Design/ methodology/ approach: A total sample of 229 businesses which consisted of small (57),
medium (111) and large (61) SMEs. The data were obtained from the Registrar of Companies (ROC).
Percentile method (25, 50, 75) was adopted to categorize the size of SMEs using their total assets
values. Testing of signification of size effect incorporated the Z-scores Altman’s Model and the nonparametric
statistical techniques (Kruskal-Wallis Test and Mann-Whitney U test) for empirical testing
based on the cross-sectional data.
Findings: The results indicate that size effect was significant only on profitability measures. There
were no significant differences among the small, medium and large SMEs with regard to insolvency
scores. In general, about 55 per cent of the large SMEs fell under the bankruptcy category, as
compared to 39 per cent of the small SMEs and about 47 per cent of the medium SMEs. Large SMEs
faced greater financial risk and thus, faced greater risk for insolvency.

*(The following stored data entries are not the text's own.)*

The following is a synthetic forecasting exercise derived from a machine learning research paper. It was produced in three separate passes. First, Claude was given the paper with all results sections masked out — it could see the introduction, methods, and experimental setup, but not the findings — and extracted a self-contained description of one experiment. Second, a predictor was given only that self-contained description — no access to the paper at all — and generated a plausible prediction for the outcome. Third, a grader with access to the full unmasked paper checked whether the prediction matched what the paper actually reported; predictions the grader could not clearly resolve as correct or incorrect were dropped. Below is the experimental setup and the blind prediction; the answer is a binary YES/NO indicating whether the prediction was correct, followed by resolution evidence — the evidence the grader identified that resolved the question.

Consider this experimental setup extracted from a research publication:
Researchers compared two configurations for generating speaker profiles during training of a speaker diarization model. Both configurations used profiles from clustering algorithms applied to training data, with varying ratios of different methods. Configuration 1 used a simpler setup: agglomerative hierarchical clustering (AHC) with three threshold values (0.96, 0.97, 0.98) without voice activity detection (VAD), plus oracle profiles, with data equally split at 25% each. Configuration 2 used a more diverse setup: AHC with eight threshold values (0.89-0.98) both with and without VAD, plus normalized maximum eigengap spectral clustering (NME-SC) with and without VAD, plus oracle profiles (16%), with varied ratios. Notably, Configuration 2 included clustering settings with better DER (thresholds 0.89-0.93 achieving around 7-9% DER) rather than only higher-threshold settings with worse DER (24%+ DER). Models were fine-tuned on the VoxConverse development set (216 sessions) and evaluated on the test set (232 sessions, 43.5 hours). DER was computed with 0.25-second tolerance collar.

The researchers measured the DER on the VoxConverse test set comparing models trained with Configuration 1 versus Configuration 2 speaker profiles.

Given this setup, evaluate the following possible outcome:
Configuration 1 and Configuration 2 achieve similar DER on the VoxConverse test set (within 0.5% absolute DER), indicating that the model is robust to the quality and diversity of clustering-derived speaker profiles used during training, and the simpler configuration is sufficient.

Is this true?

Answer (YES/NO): NO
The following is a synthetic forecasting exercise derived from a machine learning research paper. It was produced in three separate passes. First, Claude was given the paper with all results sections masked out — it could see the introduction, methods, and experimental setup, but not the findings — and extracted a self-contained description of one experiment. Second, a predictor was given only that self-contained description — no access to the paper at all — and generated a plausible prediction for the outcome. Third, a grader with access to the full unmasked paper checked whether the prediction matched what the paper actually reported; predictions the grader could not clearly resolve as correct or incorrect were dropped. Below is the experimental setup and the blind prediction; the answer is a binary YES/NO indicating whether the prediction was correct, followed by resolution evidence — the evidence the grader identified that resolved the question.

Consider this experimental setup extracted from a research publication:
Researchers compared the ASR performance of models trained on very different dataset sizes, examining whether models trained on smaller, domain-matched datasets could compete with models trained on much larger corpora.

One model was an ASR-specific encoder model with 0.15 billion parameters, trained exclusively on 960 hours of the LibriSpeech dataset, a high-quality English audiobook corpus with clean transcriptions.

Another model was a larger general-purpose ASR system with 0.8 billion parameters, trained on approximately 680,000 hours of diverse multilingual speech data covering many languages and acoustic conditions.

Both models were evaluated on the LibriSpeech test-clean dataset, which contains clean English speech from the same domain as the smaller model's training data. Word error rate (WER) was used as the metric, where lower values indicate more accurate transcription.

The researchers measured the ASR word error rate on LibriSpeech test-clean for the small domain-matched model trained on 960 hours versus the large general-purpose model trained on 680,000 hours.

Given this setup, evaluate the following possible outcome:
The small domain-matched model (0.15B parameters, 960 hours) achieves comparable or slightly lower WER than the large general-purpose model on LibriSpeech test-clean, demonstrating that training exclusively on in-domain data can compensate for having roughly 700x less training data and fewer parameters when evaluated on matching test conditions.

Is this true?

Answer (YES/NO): YES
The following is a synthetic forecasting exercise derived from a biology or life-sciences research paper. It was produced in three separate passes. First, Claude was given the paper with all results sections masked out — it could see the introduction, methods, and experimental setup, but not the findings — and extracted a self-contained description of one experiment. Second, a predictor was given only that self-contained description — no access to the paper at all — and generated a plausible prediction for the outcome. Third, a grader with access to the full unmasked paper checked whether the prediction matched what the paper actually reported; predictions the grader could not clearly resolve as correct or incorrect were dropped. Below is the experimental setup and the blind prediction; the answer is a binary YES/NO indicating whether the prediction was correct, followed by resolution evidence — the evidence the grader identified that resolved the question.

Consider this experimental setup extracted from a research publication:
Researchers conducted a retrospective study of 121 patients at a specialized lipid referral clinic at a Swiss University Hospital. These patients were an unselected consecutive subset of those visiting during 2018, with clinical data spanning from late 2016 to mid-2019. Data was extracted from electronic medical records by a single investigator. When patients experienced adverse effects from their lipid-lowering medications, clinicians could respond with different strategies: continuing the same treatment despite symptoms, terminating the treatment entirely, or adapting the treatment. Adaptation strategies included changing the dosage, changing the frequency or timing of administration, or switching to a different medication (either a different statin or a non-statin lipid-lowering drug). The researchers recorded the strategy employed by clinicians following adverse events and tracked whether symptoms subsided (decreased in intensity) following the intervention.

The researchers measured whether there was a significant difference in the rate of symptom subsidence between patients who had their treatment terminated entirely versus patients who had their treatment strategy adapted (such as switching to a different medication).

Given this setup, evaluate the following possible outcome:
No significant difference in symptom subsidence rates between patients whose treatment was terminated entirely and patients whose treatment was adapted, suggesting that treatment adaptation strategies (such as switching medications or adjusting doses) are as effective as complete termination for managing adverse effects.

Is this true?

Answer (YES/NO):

Research Implications: Most of the large firms tend to register a higher score on insolvency as
compared to that of small and medium firms. Admittedly, large firms, though look more stable
financially, however, they seem to be the first to ‘collapse’ (financially distressed) as supported by
the Altman’s Z-scores. On the contrary, despite the liquidity problem faced by the small firms in the
short run, they do not show any symptoms to default. Meanwhile, the medium firms manage to
sustain at average performance with regard to insolvency. This signifies that comparatively, large
SMEs are bound to face greater financial risk as compared to small and medium SMEs.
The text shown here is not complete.